> _AIM OF THE EXERCISE_
Please pick out and copy every line in the items below that contains the word "inches".

> _ROWS_
━━━━

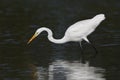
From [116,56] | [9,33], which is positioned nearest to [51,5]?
[9,33]

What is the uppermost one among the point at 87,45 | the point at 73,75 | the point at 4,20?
the point at 4,20

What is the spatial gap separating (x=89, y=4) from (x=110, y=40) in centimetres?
939

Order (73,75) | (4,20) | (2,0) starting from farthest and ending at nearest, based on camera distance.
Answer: (2,0), (4,20), (73,75)

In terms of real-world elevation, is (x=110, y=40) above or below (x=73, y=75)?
above

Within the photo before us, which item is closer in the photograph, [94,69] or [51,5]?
[94,69]

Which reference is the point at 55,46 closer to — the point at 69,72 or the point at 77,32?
the point at 77,32

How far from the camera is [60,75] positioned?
1582cm

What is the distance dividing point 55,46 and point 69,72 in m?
3.92

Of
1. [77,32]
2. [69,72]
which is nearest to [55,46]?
[77,32]

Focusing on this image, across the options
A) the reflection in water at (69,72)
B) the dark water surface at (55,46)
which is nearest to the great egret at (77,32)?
the dark water surface at (55,46)

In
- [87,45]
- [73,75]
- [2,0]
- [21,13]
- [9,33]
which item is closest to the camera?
[73,75]

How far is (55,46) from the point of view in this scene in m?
20.0

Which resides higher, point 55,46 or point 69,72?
point 55,46

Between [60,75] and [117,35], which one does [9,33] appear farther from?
[60,75]
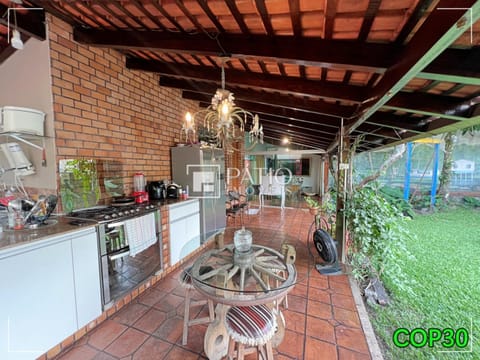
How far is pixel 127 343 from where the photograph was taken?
1.61m

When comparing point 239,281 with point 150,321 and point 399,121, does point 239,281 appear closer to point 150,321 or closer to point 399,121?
point 150,321

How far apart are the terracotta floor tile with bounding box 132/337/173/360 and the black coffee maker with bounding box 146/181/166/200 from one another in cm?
172

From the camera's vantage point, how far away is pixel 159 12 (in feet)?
5.22

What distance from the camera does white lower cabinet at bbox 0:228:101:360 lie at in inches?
48.6

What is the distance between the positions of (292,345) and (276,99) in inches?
108

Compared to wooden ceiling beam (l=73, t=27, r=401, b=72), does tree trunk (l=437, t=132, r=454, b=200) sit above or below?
below

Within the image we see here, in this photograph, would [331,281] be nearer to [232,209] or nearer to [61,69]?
[232,209]

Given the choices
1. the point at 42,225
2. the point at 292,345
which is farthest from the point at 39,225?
the point at 292,345

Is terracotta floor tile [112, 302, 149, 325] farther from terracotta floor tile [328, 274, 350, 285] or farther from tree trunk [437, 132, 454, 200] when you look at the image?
tree trunk [437, 132, 454, 200]

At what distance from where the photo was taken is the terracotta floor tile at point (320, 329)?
166 centimetres

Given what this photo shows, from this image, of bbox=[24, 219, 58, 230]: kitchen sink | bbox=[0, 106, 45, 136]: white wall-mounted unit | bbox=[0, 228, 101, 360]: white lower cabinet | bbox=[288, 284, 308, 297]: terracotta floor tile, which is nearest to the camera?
bbox=[0, 228, 101, 360]: white lower cabinet

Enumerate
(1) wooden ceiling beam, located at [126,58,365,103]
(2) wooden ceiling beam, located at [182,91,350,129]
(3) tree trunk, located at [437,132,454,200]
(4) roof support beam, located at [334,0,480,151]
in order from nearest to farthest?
(4) roof support beam, located at [334,0,480,151] → (1) wooden ceiling beam, located at [126,58,365,103] → (2) wooden ceiling beam, located at [182,91,350,129] → (3) tree trunk, located at [437,132,454,200]

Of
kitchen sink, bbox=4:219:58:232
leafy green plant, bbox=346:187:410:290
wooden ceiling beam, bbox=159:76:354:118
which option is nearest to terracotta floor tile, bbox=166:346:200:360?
kitchen sink, bbox=4:219:58:232

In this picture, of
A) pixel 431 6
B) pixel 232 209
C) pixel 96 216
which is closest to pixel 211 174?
pixel 232 209
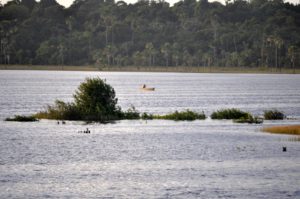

━━━━

> _REPLY_
What distance from the camera does white lower cabinet at bbox 0:228:101:360 lie at in inches?
What is the distance between the positions of (292,345) and (276,99) in inches?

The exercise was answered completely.